12. The learned HCGP further contends that the delay in lodging the compliant is not fatal to the prosecution. He submits that the defence of the accused that the parents of victim girl quarreled with him and that they have cut the banana plants and flower plants and therefore a false case is foisted cannot be accepted. He submits that the Trial Court after considering the entire evidence and material on record has rightly convicted the appellant-accused and therefore, he seeks to dismiss the appeal.
13. To establish the charges leveled against the accused, the prosecution has in all examined 11 witnesses and got marked 10 documents. PW.1 is the panch witness to the spot mahazar - Ex.P1. He also speaks about the spot sketch marked as per Ex.P2. PW.2 is the Secretary of the Gram Panchayat who has issued the confirmation letter as per Ex.P3 stating that the house numbered as Door No.1/255 of Ammai Kuttrupady village where the incident took place was in the name of the mother of the victim girl. PW.3 is the Assistant Teacher of Government Composite Pre-University College, Kadaba who has issued the study certificate with regard to the victim girl as per Ex.P4. PW.4 is the victim girl. PW.5 is the mother of the victim girl. PW.6 is the Doctor, who has examined the accused and issued certificate as per Ex.P6. PW.7 is the Medical Officer i.e. Senior Specialist of Lady Goschen Hospital, Mangaluru who has examined the victim girl and issued medical certificate as per Ex.P8. PW.8 is the Tahasildar who has issued the caste certificate of the victim girl as well as the accused. PW.9 is the Assistant Sub Inspector of Kadaba Police Station who after receiving the intimation from the hospital, went to the hospital and recorded the statement as per Ex.P5 and thereafter, registered the case and issued FIR as per Ex.P10. PW.10 is the Dy.SP who has conducted the investigation and filed charge sheet. PW.11 is the Dy.SP, who took over investigation from PW.9 and conducted part of investigation and later handed over the investigation to PW.10.
14. The defence has got examined two witnesses namely DW.1 and DW.2. DW.1 is the mother of the accused and DW.2 is the wife of accused.
15. To appreciate the case of the prosecution, the evidence of PW.4 - victim girl and PW.5 – the mother of victim girl are relevant. PW.4 has deposed that the appellant-accused was a neighbour and he was doing painting work and living along with his wife and children. In the month of October 2012 at about 2.30 p.m., when she was alone in the house, the accused came to the house, touched her body and started talking to her intimately. Thereafter, took her to the room and undressed her and committed forcible sexual intercourse even though she protested. The accused told her that nothing will happen and he is always there. Again in the month of January 2013 at about 10.00 a.m., when she was alone in the house, the accused committed the act of forcible sexual intercourse. On 18.03.2013, she developed pain in her stomach and she informed the same to her mother. When her mother enquired her, she disclosed the act committed by the accused. Thereafter on 19.03.2013, she was taken to the Lady Goschen Hospital and she was admitted in the said hospital. The doctor examined her and informed that she was 5 months pregnant and that the fetus should be removed immediately otherwise, there is threat to her life. Therefore, the pregnancy was terminated. When she was in the hospital, the Police came and recorded her statement as per Ex.P5.

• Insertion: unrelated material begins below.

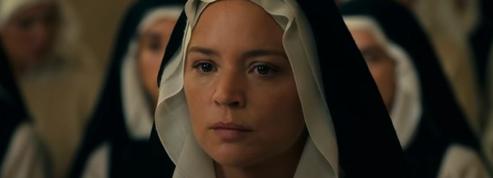 Interdit en Russie, le film Benedetta suscite l'ire des ultra-conservateurs catholiques à New York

16. There is nothing elicited in the cross- examination of PW.4 to deny the incident in question narrated by her with regard to the accused committing forcible sexual intercourse with her. PW.4 has categorically denied that a false complaint was lodged against the accused. She has stated that the accused threatened her not to disclose the incident to her parents and therefore, she did not reveal the incident immediately.
17. Mother of the victim girl is examined as PW.5. She has deposed that she came to know about her daughter becoming pregnant and daughter having informed her that it is the appellant-accused, who committed forcible sexual intercourse with her.
Thereafter, she took her daughter to the hospital. The doctor after examining the victim girl informed that her daughter was 5 months pregnant and if the fetus is not removed and the pregnancy was not terminated, then there is danger to her life and therefore, the pregnancy was terminated.
18. In the cross-examination of PW.5, nothing is elicited by the defence so as to deny the incident in question. PW.5 has stated that when her daughter was 5 months pregnant, she was taken to Lady Goschen Hospital, Mangaluru. It is elicited from her that when her daughter was 3 months pregnant, she was taken to the hospital at Kadaba and Uppinangadi.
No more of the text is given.